> **Written problem**:
Type out every line below exactly as it reads.

◇ ◇ ◇

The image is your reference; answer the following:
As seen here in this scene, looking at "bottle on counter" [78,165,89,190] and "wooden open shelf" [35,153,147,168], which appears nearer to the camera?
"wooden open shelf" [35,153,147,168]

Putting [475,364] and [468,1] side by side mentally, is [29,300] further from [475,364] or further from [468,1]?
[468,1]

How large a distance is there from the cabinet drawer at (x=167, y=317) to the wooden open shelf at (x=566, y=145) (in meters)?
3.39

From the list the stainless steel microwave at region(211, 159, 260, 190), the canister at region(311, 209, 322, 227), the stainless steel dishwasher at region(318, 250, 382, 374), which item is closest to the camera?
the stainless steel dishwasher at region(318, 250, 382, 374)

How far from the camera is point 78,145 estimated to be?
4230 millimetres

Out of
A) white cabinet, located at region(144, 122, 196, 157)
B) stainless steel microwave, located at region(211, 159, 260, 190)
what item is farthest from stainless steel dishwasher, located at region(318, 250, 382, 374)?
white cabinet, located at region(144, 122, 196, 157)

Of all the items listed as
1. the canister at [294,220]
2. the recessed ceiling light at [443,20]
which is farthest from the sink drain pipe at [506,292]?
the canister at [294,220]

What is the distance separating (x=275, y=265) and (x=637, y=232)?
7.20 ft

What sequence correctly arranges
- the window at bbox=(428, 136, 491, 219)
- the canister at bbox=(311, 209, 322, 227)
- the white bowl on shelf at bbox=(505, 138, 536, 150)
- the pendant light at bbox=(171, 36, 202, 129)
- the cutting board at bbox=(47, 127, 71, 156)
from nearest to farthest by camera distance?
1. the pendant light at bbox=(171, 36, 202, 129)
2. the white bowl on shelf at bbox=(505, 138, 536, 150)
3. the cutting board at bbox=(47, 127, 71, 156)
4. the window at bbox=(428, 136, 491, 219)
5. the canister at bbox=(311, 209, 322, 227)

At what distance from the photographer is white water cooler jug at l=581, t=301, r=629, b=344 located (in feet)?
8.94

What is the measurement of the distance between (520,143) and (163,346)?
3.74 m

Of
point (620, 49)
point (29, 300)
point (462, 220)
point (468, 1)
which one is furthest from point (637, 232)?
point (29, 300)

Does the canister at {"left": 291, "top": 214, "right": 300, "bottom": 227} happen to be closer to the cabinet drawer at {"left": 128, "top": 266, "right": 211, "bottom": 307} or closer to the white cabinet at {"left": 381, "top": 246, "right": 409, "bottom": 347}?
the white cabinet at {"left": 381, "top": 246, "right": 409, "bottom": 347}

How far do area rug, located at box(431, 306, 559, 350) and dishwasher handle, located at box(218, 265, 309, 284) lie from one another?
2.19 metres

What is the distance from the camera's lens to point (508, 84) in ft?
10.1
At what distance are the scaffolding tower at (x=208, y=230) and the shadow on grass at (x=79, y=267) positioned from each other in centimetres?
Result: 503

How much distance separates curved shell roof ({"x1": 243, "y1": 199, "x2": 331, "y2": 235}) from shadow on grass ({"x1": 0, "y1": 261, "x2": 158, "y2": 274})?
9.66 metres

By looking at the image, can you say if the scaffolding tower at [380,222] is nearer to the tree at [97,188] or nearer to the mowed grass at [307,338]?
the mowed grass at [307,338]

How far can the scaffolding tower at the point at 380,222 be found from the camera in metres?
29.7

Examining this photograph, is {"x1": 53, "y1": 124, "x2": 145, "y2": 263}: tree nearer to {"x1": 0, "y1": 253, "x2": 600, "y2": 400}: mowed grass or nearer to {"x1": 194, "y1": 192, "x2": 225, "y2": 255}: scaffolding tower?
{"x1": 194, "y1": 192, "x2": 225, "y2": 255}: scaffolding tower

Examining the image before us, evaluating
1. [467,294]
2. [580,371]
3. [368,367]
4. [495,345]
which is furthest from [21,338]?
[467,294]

◇ ◇ ◇

> **Solved problem**:
The image is your reference; answer the following:
As seen here in this scene, looking at "bottle on counter" [78,165,89,190] and "wooden open shelf" [35,153,147,168], which appears nearer to the camera?
"wooden open shelf" [35,153,147,168]

Putting [475,364] and [468,1] side by side mentally, is [29,300] further from [475,364] or further from [468,1]?
[468,1]

How large a distance is there from the cabinet drawer at (x=167, y=317) to the wooden open shelf at (x=566, y=145) (in meters)?
3.39

From the list the stainless steel microwave at region(211, 159, 260, 190), the canister at region(311, 209, 322, 227), the stainless steel dishwasher at region(318, 250, 382, 374), which item is closest to the camera?
the stainless steel dishwasher at region(318, 250, 382, 374)

How far from the camera is point 78,145 estimated to be?
4230 millimetres

Out of
A) white cabinet, located at region(144, 122, 196, 157)
B) stainless steel microwave, located at region(211, 159, 260, 190)
what item is farthest from stainless steel dishwasher, located at region(318, 250, 382, 374)?
white cabinet, located at region(144, 122, 196, 157)

Of all the items listed as
1. the canister at [294,220]
2. the recessed ceiling light at [443,20]
which is farthest from the sink drain pipe at [506,292]?
the canister at [294,220]

What is the distance separating (x=275, y=265) and (x=637, y=232)?
7.20 ft

What sequence correctly arranges
- the window at bbox=(428, 136, 491, 219)
- the canister at bbox=(311, 209, 322, 227)
- the white bowl on shelf at bbox=(505, 138, 536, 150)
- the pendant light at bbox=(171, 36, 202, 129)
- the cutting board at bbox=(47, 127, 71, 156)
from nearest to farthest by camera distance?
1. the pendant light at bbox=(171, 36, 202, 129)
2. the white bowl on shelf at bbox=(505, 138, 536, 150)
3. the cutting board at bbox=(47, 127, 71, 156)
4. the window at bbox=(428, 136, 491, 219)
5. the canister at bbox=(311, 209, 322, 227)

At what distance from the photographer is white water cooler jug at l=581, t=301, r=629, b=344 located (in feet)?
8.94

What is the measurement of the distance between (520,143) and (163,346)?
3.74 m

Of
point (620, 49)
point (29, 300)
point (462, 220)
point (468, 1)
which one is furthest from point (637, 232)?
point (29, 300)

Does the canister at {"left": 291, "top": 214, "right": 300, "bottom": 227} happen to be closer to the cabinet drawer at {"left": 128, "top": 266, "right": 211, "bottom": 307} or closer to the white cabinet at {"left": 381, "top": 246, "right": 409, "bottom": 347}?
the white cabinet at {"left": 381, "top": 246, "right": 409, "bottom": 347}

How far do area rug, located at box(431, 306, 559, 350) and dishwasher handle, located at box(218, 265, 309, 284) lie from one another?
2.19 metres

What is the distance from the camera's lens to point (508, 84) in ft?
10.1
At what distance are the scaffolding tower at (x=208, y=230) and the shadow on grass at (x=79, y=267) positioned from each other in centimetres?
Result: 503

How much distance separates curved shell roof ({"x1": 243, "y1": 199, "x2": 331, "y2": 235}) from shadow on grass ({"x1": 0, "y1": 261, "x2": 158, "y2": 274})?
9.66 metres

By looking at the image, can you say if the scaffolding tower at [380,222] is nearer to the tree at [97,188] or nearer to the mowed grass at [307,338]?
the mowed grass at [307,338]

How far can the scaffolding tower at the point at 380,222 be found from the camera in metres?
29.7

Examining this photograph, is {"x1": 53, "y1": 124, "x2": 145, "y2": 263}: tree nearer to {"x1": 0, "y1": 253, "x2": 600, "y2": 400}: mowed grass or nearer to {"x1": 194, "y1": 192, "x2": 225, "y2": 255}: scaffolding tower?
{"x1": 194, "y1": 192, "x2": 225, "y2": 255}: scaffolding tower

Examining the image before us, evaluating
1. [467,294]
2. [580,371]
3. [368,367]
4. [495,345]
which is furthest from [21,338]?
[467,294]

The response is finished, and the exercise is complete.